Source passage =
════════════════════
Also, while I do understand that they are not the same place, I had always hoped to visit “New Zealand” / Aotearoa simply because Haka is just one of the best, coolest, most beautiful dances I’ve ever seen and I been kinda problematically obsessed for many many years. Anyway, maybe next time, but for now, when I say this trip FILLED ME RIGHT UP… I will share a little more, later, about my travels, but for this newsletter I’m writing about the person and project that brought me out all that way, and the talk we did about our work.
Meet Riana Head-Toussaint (aka DJ Aquenta), an afro-carribean crip lawyer, curator and multidisciplinary artist working across choreography, performance, video, sound and participatory installation. Riana is also mother to Crip Rave Theory, an intersectionally accessible club space centering disabled people, but like, actually! Both Riana and the party are based between Sydney and Melbourne / Naarm, and so that’s… where I went.
════════════════════
Available data =
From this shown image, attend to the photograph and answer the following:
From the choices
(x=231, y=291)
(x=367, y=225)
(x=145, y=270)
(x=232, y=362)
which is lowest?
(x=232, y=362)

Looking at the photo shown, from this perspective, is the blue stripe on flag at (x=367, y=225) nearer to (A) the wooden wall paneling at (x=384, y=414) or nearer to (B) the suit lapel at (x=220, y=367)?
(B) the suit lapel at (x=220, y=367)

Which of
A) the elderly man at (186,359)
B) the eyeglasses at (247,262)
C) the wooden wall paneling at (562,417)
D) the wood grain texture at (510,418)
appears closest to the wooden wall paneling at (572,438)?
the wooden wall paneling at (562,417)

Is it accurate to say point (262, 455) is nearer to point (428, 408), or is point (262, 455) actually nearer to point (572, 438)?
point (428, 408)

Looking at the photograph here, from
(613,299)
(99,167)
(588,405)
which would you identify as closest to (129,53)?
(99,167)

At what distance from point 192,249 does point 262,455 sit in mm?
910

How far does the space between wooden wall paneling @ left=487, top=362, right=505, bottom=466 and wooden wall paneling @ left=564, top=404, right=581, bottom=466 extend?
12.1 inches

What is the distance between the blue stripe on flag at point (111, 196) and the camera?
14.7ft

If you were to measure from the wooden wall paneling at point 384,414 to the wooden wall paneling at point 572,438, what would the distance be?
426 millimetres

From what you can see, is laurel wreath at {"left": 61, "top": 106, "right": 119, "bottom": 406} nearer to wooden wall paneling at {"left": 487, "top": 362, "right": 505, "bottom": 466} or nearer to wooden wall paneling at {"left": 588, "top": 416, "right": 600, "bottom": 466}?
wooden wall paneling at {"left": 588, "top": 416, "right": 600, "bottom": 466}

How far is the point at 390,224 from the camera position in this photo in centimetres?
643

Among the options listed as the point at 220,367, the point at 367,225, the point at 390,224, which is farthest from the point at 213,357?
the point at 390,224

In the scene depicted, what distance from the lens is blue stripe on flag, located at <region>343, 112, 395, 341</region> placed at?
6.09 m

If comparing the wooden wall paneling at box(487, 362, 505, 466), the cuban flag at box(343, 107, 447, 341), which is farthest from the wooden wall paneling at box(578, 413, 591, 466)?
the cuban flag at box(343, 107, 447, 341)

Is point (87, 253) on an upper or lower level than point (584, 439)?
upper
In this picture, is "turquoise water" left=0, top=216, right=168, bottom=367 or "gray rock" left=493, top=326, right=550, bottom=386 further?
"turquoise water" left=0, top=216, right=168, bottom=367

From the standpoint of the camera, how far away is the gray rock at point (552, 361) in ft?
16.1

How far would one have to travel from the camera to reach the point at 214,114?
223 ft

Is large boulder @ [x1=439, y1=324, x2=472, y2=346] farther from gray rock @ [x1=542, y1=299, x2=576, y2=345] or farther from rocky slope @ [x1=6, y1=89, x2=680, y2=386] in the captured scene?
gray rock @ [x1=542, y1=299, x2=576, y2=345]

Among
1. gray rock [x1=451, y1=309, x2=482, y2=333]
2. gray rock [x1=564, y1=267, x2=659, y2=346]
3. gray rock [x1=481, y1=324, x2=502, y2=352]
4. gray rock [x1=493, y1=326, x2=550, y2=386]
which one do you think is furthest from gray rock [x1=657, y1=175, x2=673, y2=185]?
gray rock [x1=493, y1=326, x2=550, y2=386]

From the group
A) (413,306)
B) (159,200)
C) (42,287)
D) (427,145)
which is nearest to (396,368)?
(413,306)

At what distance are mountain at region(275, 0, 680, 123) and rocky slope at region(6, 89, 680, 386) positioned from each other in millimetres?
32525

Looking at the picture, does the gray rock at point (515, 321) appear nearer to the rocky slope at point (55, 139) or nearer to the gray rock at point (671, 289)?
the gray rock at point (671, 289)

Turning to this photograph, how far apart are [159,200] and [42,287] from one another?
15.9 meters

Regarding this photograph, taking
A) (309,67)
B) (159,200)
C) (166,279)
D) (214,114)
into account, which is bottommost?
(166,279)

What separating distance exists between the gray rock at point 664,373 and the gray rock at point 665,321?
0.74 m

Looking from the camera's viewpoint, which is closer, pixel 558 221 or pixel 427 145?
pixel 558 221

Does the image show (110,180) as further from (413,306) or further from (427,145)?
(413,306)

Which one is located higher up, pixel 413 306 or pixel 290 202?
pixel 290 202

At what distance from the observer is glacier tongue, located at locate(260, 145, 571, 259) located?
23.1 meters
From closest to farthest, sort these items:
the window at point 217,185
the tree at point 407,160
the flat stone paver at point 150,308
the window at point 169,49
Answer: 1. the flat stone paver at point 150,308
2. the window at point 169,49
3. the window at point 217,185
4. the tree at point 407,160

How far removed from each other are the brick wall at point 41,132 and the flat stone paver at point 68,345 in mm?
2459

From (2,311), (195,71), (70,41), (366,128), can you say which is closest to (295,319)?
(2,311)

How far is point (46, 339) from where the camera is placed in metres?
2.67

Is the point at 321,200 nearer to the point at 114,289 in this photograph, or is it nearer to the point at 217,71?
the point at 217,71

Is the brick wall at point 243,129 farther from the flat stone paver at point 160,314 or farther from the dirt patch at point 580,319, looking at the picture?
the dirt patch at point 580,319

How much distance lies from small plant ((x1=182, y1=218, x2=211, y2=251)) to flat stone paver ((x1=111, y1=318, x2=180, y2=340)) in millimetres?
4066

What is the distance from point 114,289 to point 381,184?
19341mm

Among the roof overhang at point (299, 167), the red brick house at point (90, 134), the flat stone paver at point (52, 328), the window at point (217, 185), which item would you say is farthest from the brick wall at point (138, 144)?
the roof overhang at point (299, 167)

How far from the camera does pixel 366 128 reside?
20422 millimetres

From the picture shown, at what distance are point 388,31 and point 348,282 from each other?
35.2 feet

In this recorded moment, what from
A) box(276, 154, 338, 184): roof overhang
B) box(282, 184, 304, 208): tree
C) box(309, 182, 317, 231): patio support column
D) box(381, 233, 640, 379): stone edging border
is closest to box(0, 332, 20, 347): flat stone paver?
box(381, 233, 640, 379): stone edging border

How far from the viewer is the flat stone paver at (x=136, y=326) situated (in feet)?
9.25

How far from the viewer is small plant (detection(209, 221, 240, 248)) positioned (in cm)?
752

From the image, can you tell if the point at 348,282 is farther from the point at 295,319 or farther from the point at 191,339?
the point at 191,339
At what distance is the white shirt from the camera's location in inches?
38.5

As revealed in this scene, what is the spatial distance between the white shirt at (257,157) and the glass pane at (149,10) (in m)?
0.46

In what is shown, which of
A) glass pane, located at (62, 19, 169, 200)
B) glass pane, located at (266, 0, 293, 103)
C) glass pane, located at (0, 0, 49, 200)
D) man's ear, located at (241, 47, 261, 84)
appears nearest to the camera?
════════════════════
Set exercise 1 =
Could you reproduce the listing word for word, from its first line up to and including the line with "426 millimetres"?
Set exercise 2 =
Can you carry on the newsletter passage about traveling to meet Riana Head-Toussaint from where it stops?

Exercise response 1 =
From this shown image, attend to the photograph and answer the following:
From the choices
(x=231, y=291)
(x=367, y=225)
(x=145, y=270)
(x=232, y=362)
which is lowest?
(x=232, y=362)

Looking at the photo shown, from this perspective, is the blue stripe on flag at (x=367, y=225) nearer to (A) the wooden wall paneling at (x=384, y=414) or nearer to (B) the suit lapel at (x=220, y=367)?
(B) the suit lapel at (x=220, y=367)

Which of
A) the elderly man at (186,359)
B) the eyeglasses at (247,262)
C) the wooden wall paneling at (562,417)
D) the wood grain texture at (510,418)
appears closest to the wooden wall paneling at (572,438)?
the wooden wall paneling at (562,417)

Is it accurate to say point (262, 455) is nearer to point (428, 408), or is point (262, 455) actually nearer to point (572, 438)?
point (428, 408)

Looking at the photograph here, from
(613,299)
(99,167)
(588,405)
which would you identify as closest to (129,53)?
(99,167)

At what distance from point 192,249 does point 262,455 sit in mm?
910

How far does the space between wooden wall paneling @ left=487, top=362, right=505, bottom=466 and wooden wall paneling @ left=564, top=404, right=581, bottom=466 extend?
12.1 inches

What is the distance between the blue stripe on flag at point (111, 196) and the camera?
14.7ft

If you were to measure from the wooden wall paneling at point 384,414 to the wooden wall paneling at point 572,438, what would the distance be?
426 millimetres

Exercise response 2 =
Riana had heard about my work with misery and invited me to co-headline Crip Rave Theory’s biggest party yet, alongside Bae Bae, and it was so cool and I learnt so much from her not just about how to throw an actually accessible event but also how to reinvent or remember what it means to host someone - to hold via calling in the ancient practice of hosting that is foundational in so many of our cultures. Her care extended beyond project, beyond show, allowing me to feel safe enough to be in communion with my own ancestors through her, on that foreign land. As you can probably tell, Riana and I got on. We even drove the 13 hours it takes between Naarm and Sydney together, laughing and crying (I cried, she drove). IDK man, Riana’s just really cool and you all gotta follow and support her work if you know what’s good.
Being called to this trip and getting to live within one of these epic Crip Rave Theory creations on precious, beautiful Aboriginal land felt aligned, both in terms of this particular moment in savage settler colonialism and the continual fight towards indigenous sovereignty, and also regarding my own journey with disability justice frameworks and the steady integration of them into my life and work. It was not without its complications, and as I came to find out, the festival that this iteration of Crip Rave Theory was programmed by - RISING - has big ties to Zionist blood money, which apparently much of the art scene in Melbourne does? I have lots of thoughts and feelings on this (!) and much grappling was done by all, but this post is about the work of Crip Rave Theory, and imagined rave alternatives, because we deserve that!!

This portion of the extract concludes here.